* [OBJECTIVE] Arrange the material as a numbered list, starting with the line containing "Between the shop" and continuing through the end of the material, both included. Leave out blank lines.

[Spatial relation data]

::::::::::

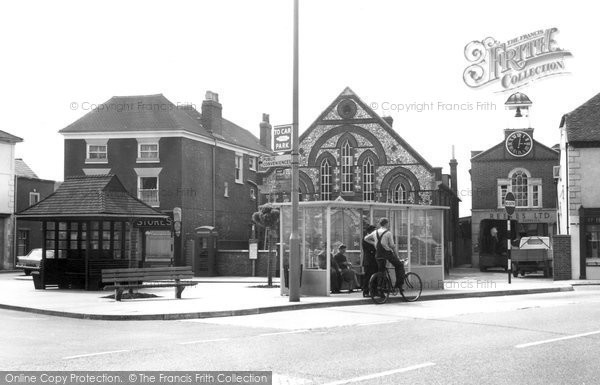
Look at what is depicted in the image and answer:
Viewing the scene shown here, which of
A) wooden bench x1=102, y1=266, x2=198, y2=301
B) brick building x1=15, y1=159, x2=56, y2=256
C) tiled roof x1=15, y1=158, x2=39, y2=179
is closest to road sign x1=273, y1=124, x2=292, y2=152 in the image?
wooden bench x1=102, y1=266, x2=198, y2=301

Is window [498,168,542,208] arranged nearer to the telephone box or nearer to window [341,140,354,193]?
window [341,140,354,193]

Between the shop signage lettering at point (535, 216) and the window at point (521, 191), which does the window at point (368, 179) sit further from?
the window at point (521, 191)

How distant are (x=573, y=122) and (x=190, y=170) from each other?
22.3 meters

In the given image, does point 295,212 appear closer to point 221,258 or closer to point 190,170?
point 221,258

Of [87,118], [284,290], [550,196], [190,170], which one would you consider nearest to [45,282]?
[284,290]

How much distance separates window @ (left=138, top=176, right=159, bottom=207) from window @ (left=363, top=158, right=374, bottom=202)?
12.2 m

::::::::::

* [EXPECTED OUTPUT]
1. Between the shop signage lettering at point (535, 216) and the window at point (521, 191), which does the window at point (368, 179) sit further from?
2. the window at point (521, 191)
3. How distant are (x=573, y=122) and (x=190, y=170) from each other?
4. 22.3 meters
5. In the given image, does point 295,212 appear closer to point 221,258 or closer to point 190,170?
6. point 221,258
7. Of [87,118], [284,290], [550,196], [190,170], which one would you consider nearest to [45,282]?
8. [284,290]
9. How much distance separates window @ (left=138, top=176, right=159, bottom=207) from window @ (left=363, top=158, right=374, bottom=202)?
10. 12.2 m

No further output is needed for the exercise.